Well here's one for preventive maintenance i ride a full suspension mountain bike and i ride it hard. It goes in 2x year for inspection and maintenance. This trip shop discovered a crack in the rear swingarm turns out this is a known problem and dealers were supplied tools to find the cracks before they were visible to naked eye. Dealer is replacing part bike is 10 years old but regular PREVENTATIVE maintenance keeps it safe and yes it costs MONEY for those inspections. But i would have not found the failure if i did not practice what i preach
A lot of it is just keeping things in good working order. I saw this with my daughter, years back. She bought a car and something went wrong with it and rather than fix it she let it go. Then something else went wrong. Then another thing. You get the idea. Eventually the car wouldn't run and, because there was
so much wrong with it it wasn't worth fixing. She got a bunch of relatives to bail her out (I stayed out of it - keep up with your stuff was my thought) and they spent more fixing everything than the car was worth, which made no sense.

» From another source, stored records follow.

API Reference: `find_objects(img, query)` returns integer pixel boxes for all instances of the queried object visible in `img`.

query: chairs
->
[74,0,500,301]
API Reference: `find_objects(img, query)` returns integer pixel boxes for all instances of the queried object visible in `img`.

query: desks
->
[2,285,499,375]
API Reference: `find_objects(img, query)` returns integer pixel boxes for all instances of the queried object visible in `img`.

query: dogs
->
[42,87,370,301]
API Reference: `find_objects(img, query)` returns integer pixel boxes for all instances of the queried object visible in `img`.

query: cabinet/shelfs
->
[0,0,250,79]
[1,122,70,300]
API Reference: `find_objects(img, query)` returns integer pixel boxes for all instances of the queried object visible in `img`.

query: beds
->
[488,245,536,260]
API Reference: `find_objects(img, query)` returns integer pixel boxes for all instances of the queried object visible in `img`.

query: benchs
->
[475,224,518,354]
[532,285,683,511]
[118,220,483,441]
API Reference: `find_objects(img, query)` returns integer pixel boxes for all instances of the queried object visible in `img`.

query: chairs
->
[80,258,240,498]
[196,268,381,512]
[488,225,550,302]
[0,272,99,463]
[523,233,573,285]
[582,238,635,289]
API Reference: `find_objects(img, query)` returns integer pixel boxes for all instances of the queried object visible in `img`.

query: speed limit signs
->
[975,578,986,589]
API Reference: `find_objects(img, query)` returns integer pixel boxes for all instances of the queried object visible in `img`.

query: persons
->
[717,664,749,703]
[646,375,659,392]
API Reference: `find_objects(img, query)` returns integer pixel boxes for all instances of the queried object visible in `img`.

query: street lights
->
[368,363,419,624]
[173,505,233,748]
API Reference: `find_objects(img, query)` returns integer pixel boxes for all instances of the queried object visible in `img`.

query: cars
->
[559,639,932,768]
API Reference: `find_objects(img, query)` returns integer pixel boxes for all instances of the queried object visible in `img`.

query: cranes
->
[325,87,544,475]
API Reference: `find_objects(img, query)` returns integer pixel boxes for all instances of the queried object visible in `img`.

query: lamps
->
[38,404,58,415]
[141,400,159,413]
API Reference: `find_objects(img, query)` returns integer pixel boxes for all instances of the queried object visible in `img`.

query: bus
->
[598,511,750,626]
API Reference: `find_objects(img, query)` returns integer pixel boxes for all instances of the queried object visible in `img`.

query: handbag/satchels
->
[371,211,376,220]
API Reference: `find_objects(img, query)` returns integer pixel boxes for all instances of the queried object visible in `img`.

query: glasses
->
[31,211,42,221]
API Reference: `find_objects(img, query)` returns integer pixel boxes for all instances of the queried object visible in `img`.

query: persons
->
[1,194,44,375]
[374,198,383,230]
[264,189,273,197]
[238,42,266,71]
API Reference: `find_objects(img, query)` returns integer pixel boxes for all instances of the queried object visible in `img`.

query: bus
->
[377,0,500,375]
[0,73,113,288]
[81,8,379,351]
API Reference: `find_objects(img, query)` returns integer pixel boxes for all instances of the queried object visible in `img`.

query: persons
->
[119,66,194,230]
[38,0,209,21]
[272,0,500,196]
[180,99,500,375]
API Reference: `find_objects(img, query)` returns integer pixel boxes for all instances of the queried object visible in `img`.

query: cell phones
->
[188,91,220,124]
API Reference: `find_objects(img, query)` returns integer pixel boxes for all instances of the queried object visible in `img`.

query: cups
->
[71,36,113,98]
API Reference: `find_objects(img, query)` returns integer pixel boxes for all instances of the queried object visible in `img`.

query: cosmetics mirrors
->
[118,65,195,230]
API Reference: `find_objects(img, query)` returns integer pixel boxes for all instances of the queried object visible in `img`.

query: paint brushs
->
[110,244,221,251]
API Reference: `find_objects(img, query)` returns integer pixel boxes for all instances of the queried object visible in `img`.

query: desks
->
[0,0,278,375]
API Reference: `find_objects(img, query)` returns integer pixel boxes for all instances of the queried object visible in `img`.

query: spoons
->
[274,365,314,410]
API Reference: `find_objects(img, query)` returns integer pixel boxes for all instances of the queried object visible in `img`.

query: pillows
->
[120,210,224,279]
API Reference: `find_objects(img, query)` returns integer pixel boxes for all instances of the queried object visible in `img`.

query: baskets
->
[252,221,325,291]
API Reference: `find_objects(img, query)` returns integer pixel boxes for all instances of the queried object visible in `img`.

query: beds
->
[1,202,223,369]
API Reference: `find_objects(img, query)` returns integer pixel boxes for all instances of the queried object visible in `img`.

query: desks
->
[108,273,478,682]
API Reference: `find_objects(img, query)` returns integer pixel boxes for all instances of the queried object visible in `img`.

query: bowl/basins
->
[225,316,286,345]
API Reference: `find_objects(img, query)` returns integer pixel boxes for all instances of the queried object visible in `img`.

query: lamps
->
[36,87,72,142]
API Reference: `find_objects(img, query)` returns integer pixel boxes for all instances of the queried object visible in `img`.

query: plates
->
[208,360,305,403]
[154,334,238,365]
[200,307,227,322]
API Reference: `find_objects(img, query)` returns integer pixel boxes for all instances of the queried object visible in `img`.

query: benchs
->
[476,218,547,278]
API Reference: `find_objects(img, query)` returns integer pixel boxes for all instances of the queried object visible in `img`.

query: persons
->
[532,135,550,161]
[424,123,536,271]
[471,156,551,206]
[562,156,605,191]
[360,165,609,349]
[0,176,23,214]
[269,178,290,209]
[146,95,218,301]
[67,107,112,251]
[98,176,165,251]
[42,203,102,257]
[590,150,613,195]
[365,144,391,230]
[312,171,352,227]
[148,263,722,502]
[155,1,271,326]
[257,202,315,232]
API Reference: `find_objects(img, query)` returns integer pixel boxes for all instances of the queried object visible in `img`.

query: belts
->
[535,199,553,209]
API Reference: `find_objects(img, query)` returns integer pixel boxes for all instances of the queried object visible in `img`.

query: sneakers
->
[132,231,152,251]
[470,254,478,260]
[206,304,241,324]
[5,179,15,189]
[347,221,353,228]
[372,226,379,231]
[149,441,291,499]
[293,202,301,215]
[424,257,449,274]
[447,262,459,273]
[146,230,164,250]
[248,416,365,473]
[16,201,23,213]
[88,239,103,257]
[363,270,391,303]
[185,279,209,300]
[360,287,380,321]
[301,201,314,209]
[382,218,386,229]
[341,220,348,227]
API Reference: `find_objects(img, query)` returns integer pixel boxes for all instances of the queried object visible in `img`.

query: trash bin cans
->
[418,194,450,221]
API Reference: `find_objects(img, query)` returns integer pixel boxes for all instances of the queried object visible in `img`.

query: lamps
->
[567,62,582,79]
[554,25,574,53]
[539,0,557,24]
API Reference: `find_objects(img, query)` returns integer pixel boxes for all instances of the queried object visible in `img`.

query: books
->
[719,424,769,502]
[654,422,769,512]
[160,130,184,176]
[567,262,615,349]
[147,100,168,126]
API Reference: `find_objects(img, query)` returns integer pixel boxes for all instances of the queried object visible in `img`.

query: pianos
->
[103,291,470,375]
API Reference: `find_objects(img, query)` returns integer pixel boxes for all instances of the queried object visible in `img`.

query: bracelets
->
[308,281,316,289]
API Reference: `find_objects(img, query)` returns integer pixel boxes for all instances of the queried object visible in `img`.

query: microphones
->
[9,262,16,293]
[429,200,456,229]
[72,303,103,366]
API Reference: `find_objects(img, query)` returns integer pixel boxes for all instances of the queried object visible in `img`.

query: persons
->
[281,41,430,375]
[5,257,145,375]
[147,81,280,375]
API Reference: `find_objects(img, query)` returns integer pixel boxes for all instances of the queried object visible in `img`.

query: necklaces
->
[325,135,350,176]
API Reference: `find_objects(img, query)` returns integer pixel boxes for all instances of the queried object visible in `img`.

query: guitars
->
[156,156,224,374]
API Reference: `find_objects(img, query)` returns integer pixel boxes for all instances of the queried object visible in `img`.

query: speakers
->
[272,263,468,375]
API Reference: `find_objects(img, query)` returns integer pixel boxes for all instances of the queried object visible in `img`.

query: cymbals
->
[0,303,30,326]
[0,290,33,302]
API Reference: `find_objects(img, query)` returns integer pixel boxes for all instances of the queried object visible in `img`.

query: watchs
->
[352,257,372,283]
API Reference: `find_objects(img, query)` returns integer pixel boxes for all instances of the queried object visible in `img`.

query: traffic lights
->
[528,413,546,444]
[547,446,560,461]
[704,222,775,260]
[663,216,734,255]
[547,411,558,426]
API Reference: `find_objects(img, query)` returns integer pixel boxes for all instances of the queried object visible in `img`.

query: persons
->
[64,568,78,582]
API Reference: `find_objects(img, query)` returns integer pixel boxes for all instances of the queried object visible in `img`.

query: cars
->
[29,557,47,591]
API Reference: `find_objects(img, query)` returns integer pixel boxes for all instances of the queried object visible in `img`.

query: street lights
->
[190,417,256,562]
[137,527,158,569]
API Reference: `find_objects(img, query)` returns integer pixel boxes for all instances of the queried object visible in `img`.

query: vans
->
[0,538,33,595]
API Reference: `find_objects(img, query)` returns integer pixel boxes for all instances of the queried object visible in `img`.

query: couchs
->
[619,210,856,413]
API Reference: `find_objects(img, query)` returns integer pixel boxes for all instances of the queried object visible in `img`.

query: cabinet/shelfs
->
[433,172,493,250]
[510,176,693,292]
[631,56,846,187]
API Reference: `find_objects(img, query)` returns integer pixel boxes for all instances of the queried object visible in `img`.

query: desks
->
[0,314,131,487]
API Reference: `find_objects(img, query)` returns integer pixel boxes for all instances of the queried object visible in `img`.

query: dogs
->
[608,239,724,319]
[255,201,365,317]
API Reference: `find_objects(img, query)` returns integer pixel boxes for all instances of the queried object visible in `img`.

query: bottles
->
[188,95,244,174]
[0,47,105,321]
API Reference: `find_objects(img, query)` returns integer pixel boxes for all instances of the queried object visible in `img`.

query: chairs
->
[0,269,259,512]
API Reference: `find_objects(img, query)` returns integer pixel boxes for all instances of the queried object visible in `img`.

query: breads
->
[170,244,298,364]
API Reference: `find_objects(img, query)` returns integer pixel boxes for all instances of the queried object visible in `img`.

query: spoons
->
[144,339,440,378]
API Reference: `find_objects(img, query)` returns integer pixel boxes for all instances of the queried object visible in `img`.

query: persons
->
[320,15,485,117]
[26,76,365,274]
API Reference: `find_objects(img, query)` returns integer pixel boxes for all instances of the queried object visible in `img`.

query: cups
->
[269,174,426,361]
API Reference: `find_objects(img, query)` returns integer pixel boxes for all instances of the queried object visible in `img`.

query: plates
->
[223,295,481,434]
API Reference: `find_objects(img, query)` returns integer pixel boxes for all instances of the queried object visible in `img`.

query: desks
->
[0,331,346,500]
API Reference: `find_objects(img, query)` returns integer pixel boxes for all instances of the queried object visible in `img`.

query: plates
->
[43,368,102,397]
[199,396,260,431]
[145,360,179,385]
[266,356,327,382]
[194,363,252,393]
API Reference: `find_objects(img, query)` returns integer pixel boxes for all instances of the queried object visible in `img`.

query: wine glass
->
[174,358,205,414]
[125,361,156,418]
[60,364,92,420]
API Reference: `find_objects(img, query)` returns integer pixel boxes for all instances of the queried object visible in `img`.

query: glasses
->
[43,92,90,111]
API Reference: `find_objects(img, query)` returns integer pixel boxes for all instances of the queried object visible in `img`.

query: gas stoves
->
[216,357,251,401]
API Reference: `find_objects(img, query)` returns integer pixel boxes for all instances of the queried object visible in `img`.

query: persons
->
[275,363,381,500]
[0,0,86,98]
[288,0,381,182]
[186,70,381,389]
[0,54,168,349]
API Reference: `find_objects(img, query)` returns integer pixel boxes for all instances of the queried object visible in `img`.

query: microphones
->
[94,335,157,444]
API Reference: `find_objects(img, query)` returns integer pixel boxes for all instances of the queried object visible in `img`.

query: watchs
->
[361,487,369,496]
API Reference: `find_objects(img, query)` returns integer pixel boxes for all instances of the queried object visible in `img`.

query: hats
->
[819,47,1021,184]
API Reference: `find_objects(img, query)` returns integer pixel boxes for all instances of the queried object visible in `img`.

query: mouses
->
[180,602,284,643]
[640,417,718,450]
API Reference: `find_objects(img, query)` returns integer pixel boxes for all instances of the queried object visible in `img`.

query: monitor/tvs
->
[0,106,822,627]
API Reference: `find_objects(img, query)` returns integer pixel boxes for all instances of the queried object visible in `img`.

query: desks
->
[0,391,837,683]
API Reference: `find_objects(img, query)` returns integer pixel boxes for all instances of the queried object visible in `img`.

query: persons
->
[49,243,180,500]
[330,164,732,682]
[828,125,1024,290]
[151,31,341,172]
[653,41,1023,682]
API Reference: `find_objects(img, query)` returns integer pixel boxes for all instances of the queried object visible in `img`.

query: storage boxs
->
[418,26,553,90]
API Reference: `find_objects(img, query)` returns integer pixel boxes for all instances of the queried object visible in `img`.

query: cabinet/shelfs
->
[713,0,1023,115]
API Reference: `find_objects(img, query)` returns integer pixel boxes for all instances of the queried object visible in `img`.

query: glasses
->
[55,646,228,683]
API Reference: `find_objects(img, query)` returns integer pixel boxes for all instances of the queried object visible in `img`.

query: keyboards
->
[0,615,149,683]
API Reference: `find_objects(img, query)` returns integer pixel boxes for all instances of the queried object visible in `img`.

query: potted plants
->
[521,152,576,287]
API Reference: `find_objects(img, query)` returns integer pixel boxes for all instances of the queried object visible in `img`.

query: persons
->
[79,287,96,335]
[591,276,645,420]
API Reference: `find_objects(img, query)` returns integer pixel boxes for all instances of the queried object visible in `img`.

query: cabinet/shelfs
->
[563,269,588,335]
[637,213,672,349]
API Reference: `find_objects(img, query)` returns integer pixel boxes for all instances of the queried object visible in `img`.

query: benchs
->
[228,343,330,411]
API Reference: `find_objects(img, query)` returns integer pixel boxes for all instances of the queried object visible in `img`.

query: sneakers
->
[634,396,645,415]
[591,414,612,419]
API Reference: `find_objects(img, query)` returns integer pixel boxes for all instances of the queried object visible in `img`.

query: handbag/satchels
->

It's an interesting situation, though. My car is paid off and when things break I just fix them. I don't let it go. I don't want to be in that situation where I'm thinking, "Huh.. there are 10 things wrong with it and to fix them all would cost more than it's worth.. May as well buy another car.." At the same time, by doing this, the car ends up being worth more to me than anyone else. It's nearly free transportation (I have to fix things, maintenance, etc. - cheaper than a car payment, though). If someone were to run into me and total my car what I would get for my car would be less than what it's worth to me (they'd look at the mileage, model, make, year, and quote me some price and give me that money and I'd have a hard time finding such a well-maintained car for the price).
So, it sort of works both ways. You could argue that it makes no sense to keep my car in good working order because, if I flipped it tomorrow, I'd be back and nearly square one.
However, it provides reliable transportation and that wreck hopefully won't happen. In addition, I enjoy the car. The A/C is great (replaced parts of it last year), it runs well, no leaks. It's a great car (coming up on 9 years).
My daughter's car, though, was a piece of junk because she didn't take care of it. You didn't need a wreck to total it as she did that all on her own (the cost to fix it was more than the value of the car).
As such, you can see how this would play into theme park rides or other equipment. If you try to cut corners on something and do it long enough eventually you get to the point where it's
really hard to justify fixing it vs a well-maintained whatever just needing a tweak or a new part from time to time (you've already absorbed the on-going maintenance costs so fixing an odd thing isn't a big deal).